Is the U.S. spying on Israel?
The New York Times revealed this week that a man accused of leaking classified information to Israel discovered that the U.S. was wiretapping the Israeli Embassy in Washington, D.C. But this isn’t a big revelation, said Douglas Bloomfield at The Jewish Week. “I’m not surprised that the feds were tapping the Israelis’ phones. And I expect they’re not alone; the Russians, Chinese, Arabs and others are probably trying to listen in as well.” But Richard Silverstein, the blogger who received the confidential information, told the Seattle Weekly that not everything was so ordinary. “The most concerning thing in the transcripts perhaps was the level of intensity that Israeli gives to tracking members of Congress,” he said. How much does any of this really matter? asked Jacob Heilbrunn at The National Interest. “Should the FBI, then, be spying on embassy conversations? Much of it is probably a waste of time and resources, which includes having to punish Leibowitz for transgressing the law.”

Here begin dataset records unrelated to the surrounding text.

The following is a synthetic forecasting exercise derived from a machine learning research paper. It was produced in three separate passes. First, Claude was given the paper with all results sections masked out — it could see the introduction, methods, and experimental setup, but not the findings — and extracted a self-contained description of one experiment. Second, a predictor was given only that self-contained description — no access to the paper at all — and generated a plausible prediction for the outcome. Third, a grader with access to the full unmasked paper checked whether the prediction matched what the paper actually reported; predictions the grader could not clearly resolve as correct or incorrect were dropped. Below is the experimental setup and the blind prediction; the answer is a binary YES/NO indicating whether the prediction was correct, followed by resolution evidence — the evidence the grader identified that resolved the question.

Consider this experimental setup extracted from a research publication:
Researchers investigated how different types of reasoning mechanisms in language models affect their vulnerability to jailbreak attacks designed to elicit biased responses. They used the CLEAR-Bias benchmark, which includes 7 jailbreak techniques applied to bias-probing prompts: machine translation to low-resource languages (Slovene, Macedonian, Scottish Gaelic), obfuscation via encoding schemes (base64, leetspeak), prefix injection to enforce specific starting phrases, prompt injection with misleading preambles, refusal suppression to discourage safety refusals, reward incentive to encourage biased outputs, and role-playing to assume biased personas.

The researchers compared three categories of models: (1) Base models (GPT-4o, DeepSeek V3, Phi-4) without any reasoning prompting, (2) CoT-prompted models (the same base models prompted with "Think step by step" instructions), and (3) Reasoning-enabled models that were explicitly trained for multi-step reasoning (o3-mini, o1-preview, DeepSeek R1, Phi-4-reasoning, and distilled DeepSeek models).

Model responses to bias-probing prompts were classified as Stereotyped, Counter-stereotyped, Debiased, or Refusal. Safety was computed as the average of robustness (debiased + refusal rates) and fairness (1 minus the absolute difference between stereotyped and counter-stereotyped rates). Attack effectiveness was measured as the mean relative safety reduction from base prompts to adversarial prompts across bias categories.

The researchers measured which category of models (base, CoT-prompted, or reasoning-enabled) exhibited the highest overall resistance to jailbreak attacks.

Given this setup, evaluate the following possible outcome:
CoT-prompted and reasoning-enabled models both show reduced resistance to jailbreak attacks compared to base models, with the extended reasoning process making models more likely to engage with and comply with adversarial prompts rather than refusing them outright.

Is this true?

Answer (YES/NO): YES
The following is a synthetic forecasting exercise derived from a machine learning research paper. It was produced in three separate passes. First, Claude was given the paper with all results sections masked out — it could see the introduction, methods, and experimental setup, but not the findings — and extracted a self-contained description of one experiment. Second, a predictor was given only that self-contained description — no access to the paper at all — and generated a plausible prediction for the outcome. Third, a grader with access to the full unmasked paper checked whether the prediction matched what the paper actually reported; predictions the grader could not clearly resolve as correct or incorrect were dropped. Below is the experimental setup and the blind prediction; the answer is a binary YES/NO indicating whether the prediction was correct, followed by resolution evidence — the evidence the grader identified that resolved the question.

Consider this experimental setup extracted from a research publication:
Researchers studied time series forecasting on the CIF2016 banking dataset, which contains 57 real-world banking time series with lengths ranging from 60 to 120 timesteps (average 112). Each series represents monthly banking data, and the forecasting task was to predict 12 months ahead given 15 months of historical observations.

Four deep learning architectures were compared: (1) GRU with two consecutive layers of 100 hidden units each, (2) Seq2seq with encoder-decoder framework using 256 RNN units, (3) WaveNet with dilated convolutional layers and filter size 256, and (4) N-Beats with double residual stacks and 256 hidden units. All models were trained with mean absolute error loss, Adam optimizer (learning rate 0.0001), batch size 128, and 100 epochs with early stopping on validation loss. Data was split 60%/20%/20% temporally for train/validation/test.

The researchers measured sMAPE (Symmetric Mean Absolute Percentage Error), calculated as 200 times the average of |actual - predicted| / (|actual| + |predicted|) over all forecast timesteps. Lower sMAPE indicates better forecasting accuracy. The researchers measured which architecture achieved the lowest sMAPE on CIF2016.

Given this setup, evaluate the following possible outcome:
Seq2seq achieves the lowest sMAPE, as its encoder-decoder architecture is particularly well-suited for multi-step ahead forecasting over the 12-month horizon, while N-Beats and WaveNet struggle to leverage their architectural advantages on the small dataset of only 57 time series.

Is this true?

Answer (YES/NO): NO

Israel’s largest rally ever?
More than 400,000 Israelis demonstrated in cities across Israel on Saturday night in what was being billed as the contry’s “March of the Million.” It was part of the ongoing struggle over high costs of living there. Shortly after the rally, tent dwellers packed up and went home. It’s yet to be seen whether the protests will go on somehow, but those who participated say that it’s paid off. “We are taking down the tent today with our head held high, after the very significant rally that took place yesterday,” said on student representative. “The tents were, in some way, a symbol and we had to choose a very particular date to take them down. The tents were merely sheets and pegs; the people inside are what is important—the people who were at the rally yesterday and will be there next week as well.”
London concert protested
After warnings of protest, the show went on with the Israel Philharmonic Orchestra playing at Royal Albert Hall in London last week. Pro-Palestinian demonstrators were so vocal that the BBC cut off its live feed in the middle. It was the first time in history that anything forced the Proms broadcast off the air. “Legitimate protest against the Israeli government?” asked Stephen Pollard in The Telegraph. It didn’t sit well with some, including one musician who wrote a letter to The Guardian saying “To wreck their very rare and special concert over here gives a terrible impression of us all.”